逻辑回归算法实现与评估

在数据科学领域，逻辑回归是一种常用的分类算法，它能够预测二分类问题的结果。尽管使用像scikit-learn这样的库可以方便地实现逻辑回归，但从头开始编写算法能够帮助更深入地理解其背后的数学原理和工作机制。本文将介绍如何使用Python和Numpy库来实现逻辑回归，并评估其性能。

在开始之前，需要导入实现逻辑回归所需的Python库和数据集。本文将使用Numpy库来处理数组操作，并使用scikit-learn的make_classification函数生成一个具有四个特征的分类数据集。


                import numpy as np
                from numpy import log, dot, exp, shape
                import matplotlib.pyplot as plt
                import dataset
                X, y = make_classification(n_features=4, n_classes=2)
                from sklearn.model_selection import train_test_split
                X_tr, X_te, y_tr, y_te = train_test_split(X, y, test_size=0.1)
                print(X_tr.shape, X_te.shape)

数据标准化是将数据缩放到均值为零、标准差为一的过程。这对于使用梯度下降优化的算法尤为重要，因为不同尺度的特征可能会影响模型的收敛。标准化可以通过以下数学公式实现：


                def standardize(X_tr):
                    for i in range(shape(X_tr)[1]):
                        X_tr[:,i] = (X_tr[:,i] - np.mean(X_tr[:,i]))/np.std(X_tr[:,i])

在逻辑回归中，需要为特征向量和参数（权重）创建矩阵。特征向量矩阵的维度为mxn，其中m是观测值的数量，n是观测值的维度。参数矩阵的维度为nx1。此外，还需要在特征向量矩阵中添加一列偏置项，并在权重向量中添加相应的参数项。

▶ [提取条目]:
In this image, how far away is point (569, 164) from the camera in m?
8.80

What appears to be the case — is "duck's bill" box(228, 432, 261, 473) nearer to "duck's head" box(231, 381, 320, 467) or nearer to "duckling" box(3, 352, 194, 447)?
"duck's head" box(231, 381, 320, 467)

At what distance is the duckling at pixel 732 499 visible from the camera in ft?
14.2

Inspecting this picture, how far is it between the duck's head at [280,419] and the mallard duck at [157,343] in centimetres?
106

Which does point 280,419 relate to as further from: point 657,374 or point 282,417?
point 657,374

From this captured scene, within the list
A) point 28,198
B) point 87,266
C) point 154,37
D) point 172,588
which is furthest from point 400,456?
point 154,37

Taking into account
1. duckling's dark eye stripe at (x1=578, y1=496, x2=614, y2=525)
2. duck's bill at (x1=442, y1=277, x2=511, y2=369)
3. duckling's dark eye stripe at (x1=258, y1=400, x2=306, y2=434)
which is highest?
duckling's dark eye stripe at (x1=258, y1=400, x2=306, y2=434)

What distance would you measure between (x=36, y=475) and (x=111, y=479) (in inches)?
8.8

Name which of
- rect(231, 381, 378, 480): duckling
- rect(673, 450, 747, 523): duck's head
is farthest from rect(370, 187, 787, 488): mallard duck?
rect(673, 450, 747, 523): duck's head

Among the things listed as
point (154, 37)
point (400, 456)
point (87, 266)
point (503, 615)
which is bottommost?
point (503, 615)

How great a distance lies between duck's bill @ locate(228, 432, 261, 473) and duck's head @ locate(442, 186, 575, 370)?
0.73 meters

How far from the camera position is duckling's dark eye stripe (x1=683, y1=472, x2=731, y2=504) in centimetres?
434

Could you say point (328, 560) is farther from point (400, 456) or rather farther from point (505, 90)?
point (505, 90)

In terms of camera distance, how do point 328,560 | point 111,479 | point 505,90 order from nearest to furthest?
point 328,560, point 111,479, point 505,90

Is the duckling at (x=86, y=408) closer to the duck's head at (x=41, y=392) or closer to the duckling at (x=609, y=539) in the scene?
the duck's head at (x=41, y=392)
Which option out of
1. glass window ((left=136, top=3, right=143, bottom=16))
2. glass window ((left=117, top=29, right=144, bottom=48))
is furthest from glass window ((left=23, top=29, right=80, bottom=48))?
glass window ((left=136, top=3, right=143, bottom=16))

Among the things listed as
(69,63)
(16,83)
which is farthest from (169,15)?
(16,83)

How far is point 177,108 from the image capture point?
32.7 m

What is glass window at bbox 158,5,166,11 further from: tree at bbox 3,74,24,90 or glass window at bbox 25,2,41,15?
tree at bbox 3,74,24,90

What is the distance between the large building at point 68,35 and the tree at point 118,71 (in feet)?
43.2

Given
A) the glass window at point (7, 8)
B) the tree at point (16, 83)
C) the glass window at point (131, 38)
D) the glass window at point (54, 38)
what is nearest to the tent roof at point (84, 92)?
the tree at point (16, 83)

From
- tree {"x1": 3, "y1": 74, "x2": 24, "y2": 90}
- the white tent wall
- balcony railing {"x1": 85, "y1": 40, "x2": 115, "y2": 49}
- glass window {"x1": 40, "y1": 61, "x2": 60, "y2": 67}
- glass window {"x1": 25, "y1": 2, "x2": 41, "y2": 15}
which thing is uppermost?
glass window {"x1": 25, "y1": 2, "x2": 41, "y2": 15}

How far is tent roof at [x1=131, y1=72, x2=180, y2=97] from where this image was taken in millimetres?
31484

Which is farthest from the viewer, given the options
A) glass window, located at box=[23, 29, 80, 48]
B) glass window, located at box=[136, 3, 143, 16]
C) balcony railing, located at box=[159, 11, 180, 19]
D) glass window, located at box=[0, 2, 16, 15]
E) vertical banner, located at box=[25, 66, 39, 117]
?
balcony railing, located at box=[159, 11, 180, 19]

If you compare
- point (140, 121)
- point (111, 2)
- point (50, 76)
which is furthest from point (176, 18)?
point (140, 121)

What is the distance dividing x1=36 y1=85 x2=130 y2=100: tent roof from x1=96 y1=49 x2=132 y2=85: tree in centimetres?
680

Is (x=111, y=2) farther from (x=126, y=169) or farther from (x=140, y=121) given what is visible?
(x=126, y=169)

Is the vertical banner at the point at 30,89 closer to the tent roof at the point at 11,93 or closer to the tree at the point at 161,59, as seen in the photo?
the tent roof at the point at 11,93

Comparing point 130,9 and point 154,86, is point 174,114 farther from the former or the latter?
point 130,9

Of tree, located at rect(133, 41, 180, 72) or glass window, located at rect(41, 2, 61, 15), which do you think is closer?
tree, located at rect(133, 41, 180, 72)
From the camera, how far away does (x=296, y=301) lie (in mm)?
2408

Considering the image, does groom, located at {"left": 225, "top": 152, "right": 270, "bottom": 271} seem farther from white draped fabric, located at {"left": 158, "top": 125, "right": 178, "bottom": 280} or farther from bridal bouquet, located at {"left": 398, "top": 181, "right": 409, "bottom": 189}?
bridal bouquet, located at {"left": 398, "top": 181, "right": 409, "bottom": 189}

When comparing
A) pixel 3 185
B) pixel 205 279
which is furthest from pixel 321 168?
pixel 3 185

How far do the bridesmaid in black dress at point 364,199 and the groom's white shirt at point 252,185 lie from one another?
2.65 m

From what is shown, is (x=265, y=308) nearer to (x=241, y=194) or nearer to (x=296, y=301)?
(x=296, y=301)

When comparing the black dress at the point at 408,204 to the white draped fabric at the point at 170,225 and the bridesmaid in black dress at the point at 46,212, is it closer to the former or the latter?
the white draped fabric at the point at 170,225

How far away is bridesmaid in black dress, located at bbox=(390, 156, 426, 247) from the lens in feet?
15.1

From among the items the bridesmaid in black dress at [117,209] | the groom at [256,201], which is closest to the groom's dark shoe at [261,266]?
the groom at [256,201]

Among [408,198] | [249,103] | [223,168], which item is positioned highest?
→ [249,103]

▶ [任务说明 1]:
逻辑回归一文中，用 make_classification 函数生成的分类数据集有几个特征？
▶ [任务说明 2]:
请接着写逻辑回归一文，从最后一句之后开始。

▶ [书面回答 1]:
四个特征。

▶ [书面回答 2]:
                def initialize(X):
                    weights = np.zeros((shape(X)[1]+1,1))
                    X = np.c_[np.ones((shape(X)[0],1)),X]
                    return weights, X

在逻辑回归中，Sigmoid函数用于将线性方程的结果限制在0和1之间，这对于二分类问题非常有用。Sigmoid函数的图像在y轴上的截距为0.5，通常使用这个点作为分类的阈值。


                def sigmoid(z):
                    sig = 1/(1+exp(-z))
                    return sig

成本函数用于衡量模型预测值与实际值之间的偏差。对于逻辑回归，通常使用对数损失作为成本函数，因为它是凸函数，更适合梯度下降优化。


                def cost(theta):
                    z = dot(X,theta)
                    cost0 = y.T.dot(log(sigmoid(z)))
                    cost1 = (1-y).T.dot(log(1-sigmoid(z)))
                    cost = -((cost1 + cost0))/len(y)
                    return cost

梯度下降是一种优化算法，用于找到最佳拟合参数。梯度是成本函数的一阶导数向量，表示函数最陡峭的上升方向。在梯度下降中，沿着梯度的反方向更新权重，直到收敛。


                def fit(X, y, alpha=0.001, iter=100):
                    params, X = initialize(X)
                    cost_list = np.zeros(iter)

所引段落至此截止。